**Exercise passage:**
They can turn you down and offer an alternative, such as cuddling, kissing, or reminding you how much they love you.
The study showed that people’s relationship and sexual satisfaction remained highest when their partner
- Had sex with them to give pleasure, or
- Turned them down by offering an alternative.
Their relationship and sexual satisfaction were the lowest when their partner turned them down by criticizing them.
Shocking, I know.
This isn't the first study to show that sexual rejection affects the health of your relationship.
A study in the Journal of Evolutionary Psychology showed that men often perceive their wives’ time with male friends as sexual rejection. They respond with anger and frustration. The more time their wife spent with male friends, the more frustrated they became.
A study published in the Archives of Sexual Behavior showed that women take sexual rejection a little harder than men. Researchers think this is in part due to gender expectations. Men tend to be more open to casual sex, so rejection is a bigger deal. It may also be related to gender conformity. The more feminine a person's identity, the more offended they may be.
Building on established research, a study published in the Personality and Social Psychology Bulletin showed that people willing to have sex with their partner when they aren't in the mood have happier relationships and better sex lives. Partner-focused decision-making results in both people enjoying satisfaction over the long run.
What You Can Do
Disparate sex drives, be they variable or static, can happen for a variety of reasons. The first step is exploration. Why does one person want sex more often than the other? Is it biological? It’s possible one of you is facing side effects of a medication or has a medical issue. There could be a sexual dysfunction, fatigue, or hormonal imbalance. It may be more psychological. Things like stress, depression, trauma, or body image issues can crop up. Conflicts within the relationship can have long-lasting effects on intimacy. If possible, getting at the root of the problem is the best solution for long-term success.
Having an open conversation with your partner is a great place to start. Ask a lot of questions; probe deep to find out what the possible source may be. Make a list of potential causes. Physical, psychosomatic, psychological, social. Exhaust all your options - but do it together, otherwise your partner might see it as an affront.
If you can’t find the cause or don’t want to talk about it, compromise is an option. Science tells us there are ways to approach the issue that will more likely preserve your relationship - not to mention your partner's feelings.
If you’re undecided, put yourself in a “communal” frame of mind. Decide for the good of the relationship and go from there. Having sex to show your partner love, pleasure and solidarity is OK. However, giving in to appease them, manipulate them, or keep them around is not. They’ll usually be able to tell the difference. So keep that in mind when you make your decision.
If sex is off-the-table, be kind and loving with your rejection. You can offer kisses, cuddles, or more sex later. Just make sure they don’t feel criticized for asking.
Just Be Nice
Relationships are complicated. You probably weren't handed a guide on how to navigate the sexual conflicts in which you find yourself. Science tells us rejecting your partner likely can’t be avoided. And that's OK. After all, rejecting your partner in a kind, positive way may be better for your relationship than (grudgingly) giving in.

**Records:**
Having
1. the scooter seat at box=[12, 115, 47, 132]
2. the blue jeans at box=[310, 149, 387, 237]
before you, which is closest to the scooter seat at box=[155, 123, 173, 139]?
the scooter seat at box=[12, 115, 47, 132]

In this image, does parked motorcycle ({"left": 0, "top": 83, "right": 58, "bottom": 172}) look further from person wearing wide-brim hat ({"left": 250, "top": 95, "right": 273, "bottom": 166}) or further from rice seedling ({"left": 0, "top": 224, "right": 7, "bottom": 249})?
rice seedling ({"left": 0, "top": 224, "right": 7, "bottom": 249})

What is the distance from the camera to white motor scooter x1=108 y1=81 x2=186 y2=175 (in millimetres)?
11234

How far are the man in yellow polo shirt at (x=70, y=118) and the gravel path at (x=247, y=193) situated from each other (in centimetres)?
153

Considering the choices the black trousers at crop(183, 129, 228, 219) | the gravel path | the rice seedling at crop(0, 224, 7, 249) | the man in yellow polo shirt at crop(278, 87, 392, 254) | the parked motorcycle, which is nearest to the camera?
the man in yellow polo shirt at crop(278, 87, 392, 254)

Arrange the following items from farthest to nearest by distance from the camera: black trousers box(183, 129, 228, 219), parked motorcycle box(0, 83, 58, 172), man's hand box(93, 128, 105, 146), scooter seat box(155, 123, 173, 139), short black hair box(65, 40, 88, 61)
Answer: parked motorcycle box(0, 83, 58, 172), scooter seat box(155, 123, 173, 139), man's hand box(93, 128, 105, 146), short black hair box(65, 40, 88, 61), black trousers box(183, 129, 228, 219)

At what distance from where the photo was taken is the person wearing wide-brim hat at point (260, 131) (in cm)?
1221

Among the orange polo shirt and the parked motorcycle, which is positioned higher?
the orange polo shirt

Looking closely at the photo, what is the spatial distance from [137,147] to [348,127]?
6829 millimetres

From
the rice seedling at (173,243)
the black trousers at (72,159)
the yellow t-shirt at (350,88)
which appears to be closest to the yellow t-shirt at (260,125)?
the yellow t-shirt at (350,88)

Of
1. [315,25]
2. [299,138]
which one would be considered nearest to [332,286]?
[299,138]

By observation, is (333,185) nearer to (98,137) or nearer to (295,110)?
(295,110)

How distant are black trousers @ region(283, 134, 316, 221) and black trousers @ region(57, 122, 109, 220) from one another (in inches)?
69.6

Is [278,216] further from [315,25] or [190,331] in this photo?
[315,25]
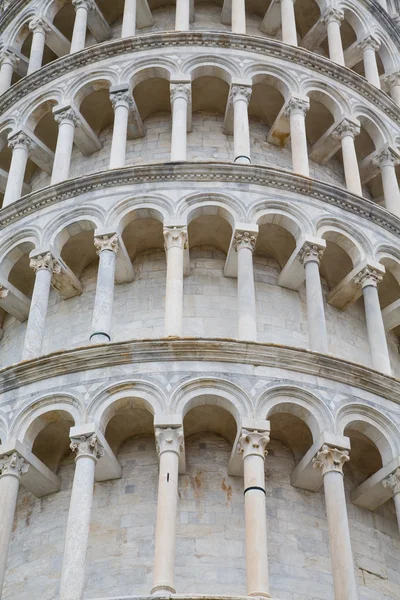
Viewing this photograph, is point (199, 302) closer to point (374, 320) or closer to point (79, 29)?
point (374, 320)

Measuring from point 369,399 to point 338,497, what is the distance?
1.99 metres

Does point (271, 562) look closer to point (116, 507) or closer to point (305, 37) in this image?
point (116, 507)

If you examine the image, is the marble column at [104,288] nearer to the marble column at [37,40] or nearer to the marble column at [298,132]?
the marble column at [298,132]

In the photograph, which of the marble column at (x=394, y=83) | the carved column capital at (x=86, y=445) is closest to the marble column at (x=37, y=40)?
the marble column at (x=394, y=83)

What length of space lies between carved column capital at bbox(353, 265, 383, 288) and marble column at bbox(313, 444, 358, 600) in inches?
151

--

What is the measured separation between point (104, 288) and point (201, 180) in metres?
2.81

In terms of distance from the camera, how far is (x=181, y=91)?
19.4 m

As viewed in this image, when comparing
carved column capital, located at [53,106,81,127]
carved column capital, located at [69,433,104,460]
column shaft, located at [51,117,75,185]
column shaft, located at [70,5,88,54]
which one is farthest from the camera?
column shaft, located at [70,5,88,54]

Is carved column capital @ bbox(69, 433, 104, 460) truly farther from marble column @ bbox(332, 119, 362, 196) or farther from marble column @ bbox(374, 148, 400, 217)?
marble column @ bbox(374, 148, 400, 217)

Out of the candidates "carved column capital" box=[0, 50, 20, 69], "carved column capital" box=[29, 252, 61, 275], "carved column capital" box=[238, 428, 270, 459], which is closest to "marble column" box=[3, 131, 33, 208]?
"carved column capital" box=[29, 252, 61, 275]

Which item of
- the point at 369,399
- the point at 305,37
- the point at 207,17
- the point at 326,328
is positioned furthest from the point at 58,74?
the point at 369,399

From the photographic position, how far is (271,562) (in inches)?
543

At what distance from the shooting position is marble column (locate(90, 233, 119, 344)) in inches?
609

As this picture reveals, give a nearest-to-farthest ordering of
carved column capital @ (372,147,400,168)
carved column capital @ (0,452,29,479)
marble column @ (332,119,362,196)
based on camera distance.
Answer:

**Assigned task:**
Transcribe the passage on sexual rejection in relationships between "This isn't the" and "they may be.", inclusive.

**Solution to this problem:**
This isn't the first study to show that sexual rejection affects the health of your relationship.
A study in the Journal of Evolutionary Psychology showed that men often perceive their wives’ time with male friends as sexual rejection. They respond with anger and frustration. The more time their wife spent with male friends, the more frustrated they became.
A study published in the Archives of Sexual Behavior showed that women take sexual rejection a little harder than men. Researchers think this is in part due to gender expectations. Men tend to be more open to casual sex, so rejection is a bigger deal. It may also be related to gender conformity. The more feminine a person's identity, the more offended they may be.